Quite a number of AMD GPU based video cards are running outdated drivers for such modern task as low latency game streaming, and users have no clue that the video driver is letting them down. For example, a slice of version structure for those who “have things going rather well”:
Current recommended (“stable”?) version is 20.4.2 (just 20%) released on 15-May-2020 10 weeks ago, and optional (“latest”, “beta”?) is 20.7.2. Many users have 19.xx just because they install the driver pulled by Windows Update expecting this to be a good driver. It is not and with many adapters it simply does not work for some of the video encoding tasks because it does not follow the documented behavior. Quite some users just have no guess that their “standard” video driver brought to them via Windows Update channel is hugely outdated and multiple updates have been available.

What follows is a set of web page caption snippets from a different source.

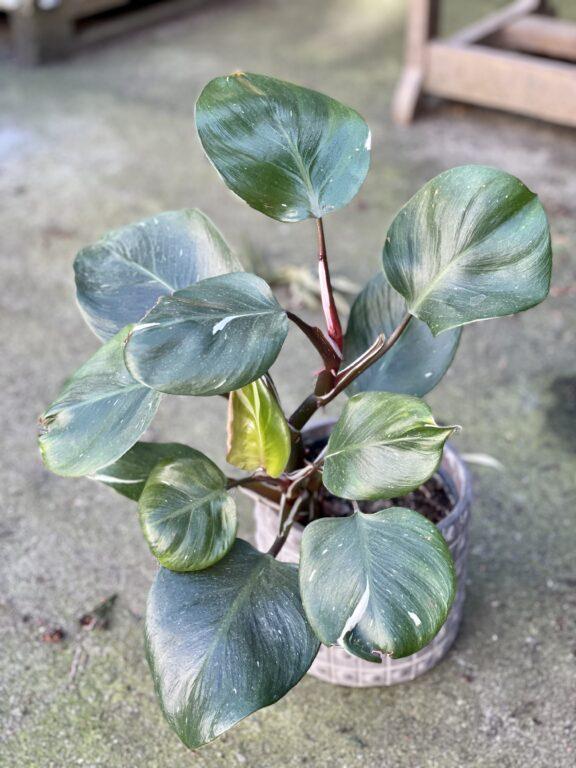 Zdjęcie rośliny Philodendron White Knight I, ujęcie 1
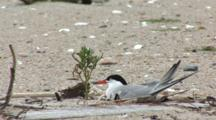 Common Tern (Sterna Hirundo) Bird On Nest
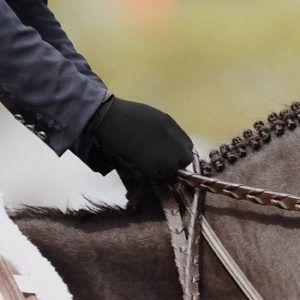 Best Horse Riding Gloves
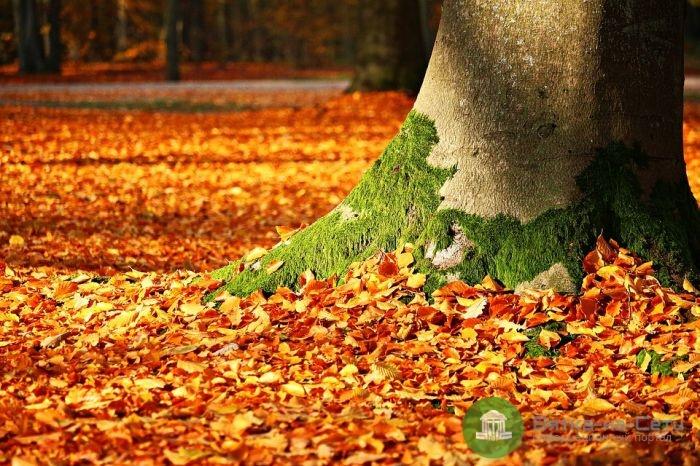 На следующей неделе в Кирове летнее тепло сменится осенним похолоданием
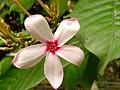 Flower of spring.jpg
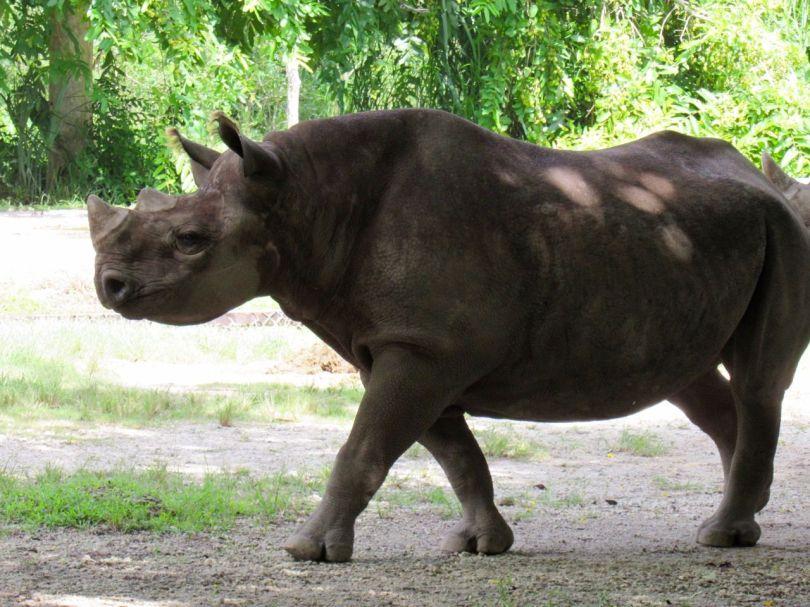 Rhinocéros au zoo de Miami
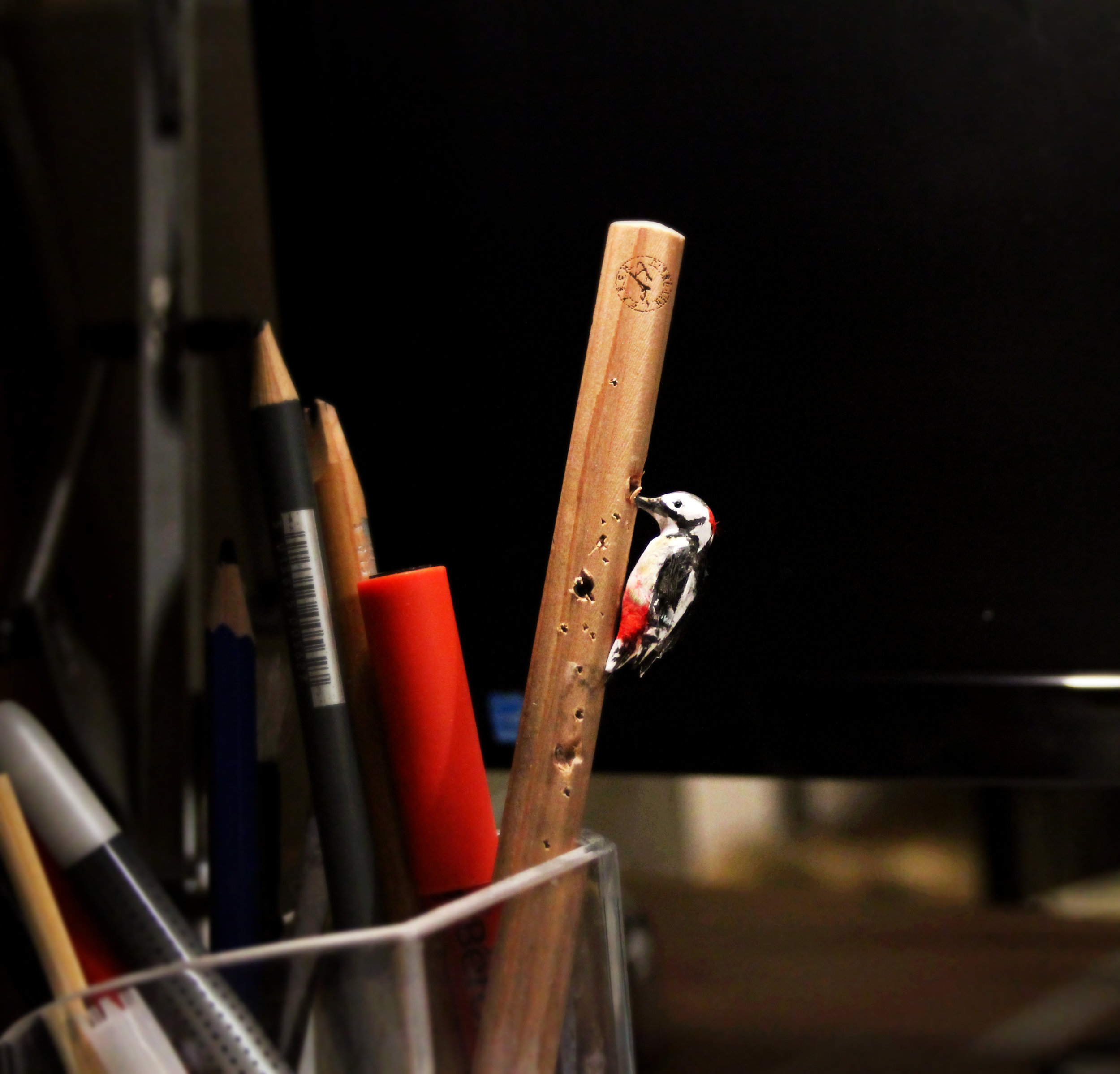 MicroBird-WoodPecker.jpg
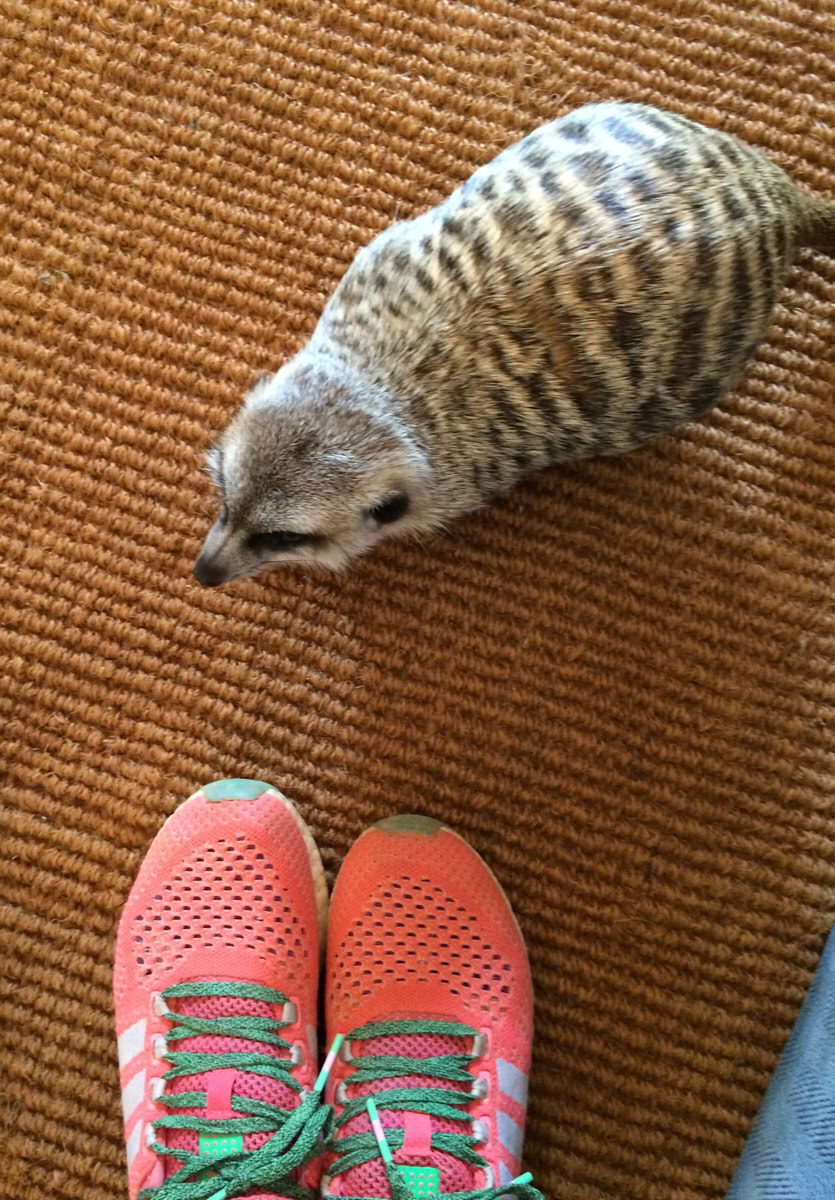 Taking my Adidas Climachill Cosmic Boost shoes on safari in Africa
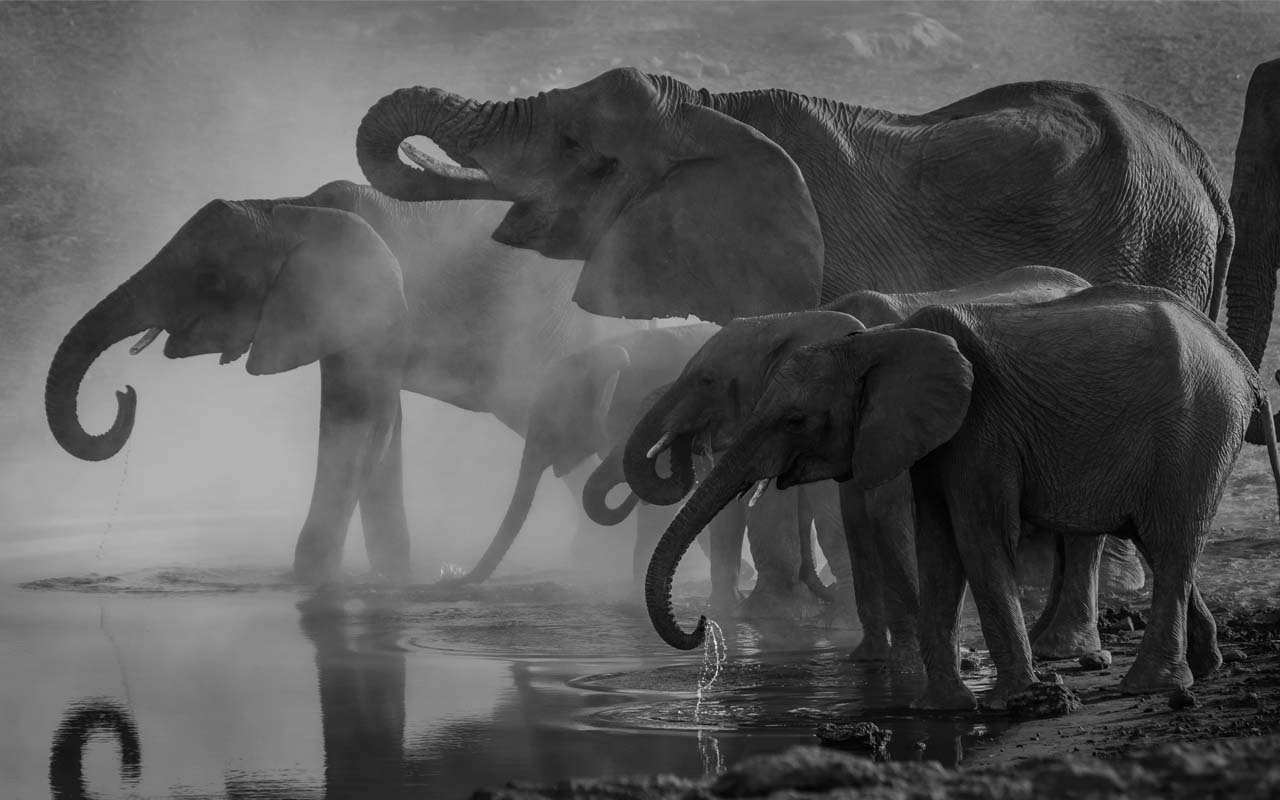 elephants, smell, water, trunk, facts, nature, life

Now the structure for AMD RX 5×00 XT series (especially popular RX 5700 XT):
The small fraction of 20.5.1 reflects the broken state of the driver: video encoder there fails to process video. Yes, it is fixed in 20.7.1 but only users who check and install optional updates of AMD Adrenaline 2020 have a chance to be aware of availability of fixing update.
Another confusing thing is that there is a recommended version of AMD driver software and it seems to be the default setting to pull recommended updates. Yet the driver download section (link above) suggests to install optional/latest version 20.7.2 of the driver software package.
I was under impression that AMD hardware allows just one video encoding session and prevents from having multiple side by side. This has been the consistent behavior I was seeing and I was always wondering why it had to be that tight.
To my surprise, the actual limitation is higher and, in particular, is sixteen (16!) sessions runnable in parallel. In particular, with the GPU in my dev box…
The problem has been a bug in AMD driver and/or AMD AMF runtime, which triggered an exception when in low latency mode. With this bug it is indeed just one session at a time. Even though the bug has been present for literally years, it is good that AMD engineers do respond on github and this results in problem identification, workaround and I hope resolution as well.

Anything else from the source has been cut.